On April 19th (or April 20th, depending on whom you ask), Bitcoin underwent its fourth scheduled halving, reducing the mining reward from 6.25 Bitcoins to 3.125 Bitcoins per block.
This event, integral to Bitcoin's deflationary model, occurs roughly every four years or every 210,000 blocks, aiming to control inflation and cap the total supply at 21 million coins.
Since its inception, when block rewards were 50 Bitcoins, we have seen this reward halve in 2012, 2016, and 2020, with a future reduction to 1.5625 Bitcoins expected in 2028.
The halving reduces the rate at which new Bitcoins enter circulation, thereby increasing Bitcoin's scarcity.
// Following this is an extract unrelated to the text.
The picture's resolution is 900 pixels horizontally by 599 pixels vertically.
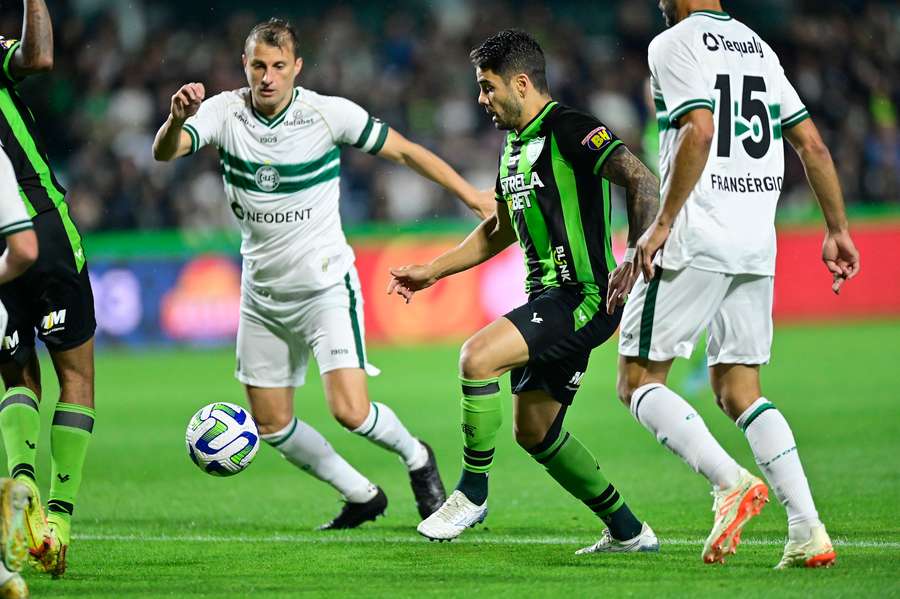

Historically, halvings have triggered bullish reactions in the market. For example, following the 2020 halving, Bitcoin's price soared by approximately 748%, escalating from around $8,700 to a peak of $73,800 in March 2024.
These increases, typically fueled by sustained demand amid reduced supply, generally lead to substantial price appreciation.
Although past performance does not guarantee future outcomes, market participants anticipate a further increase in Bitcoin’s price due to robust institutional demand.
This interest stems from the recent approval of spot Bitcoin exchange-traded products in the United States, Germany, and Hong Kong, along with the upcoming availability of physical Bitcoin exchange-traded notes on the London Stock Exchange.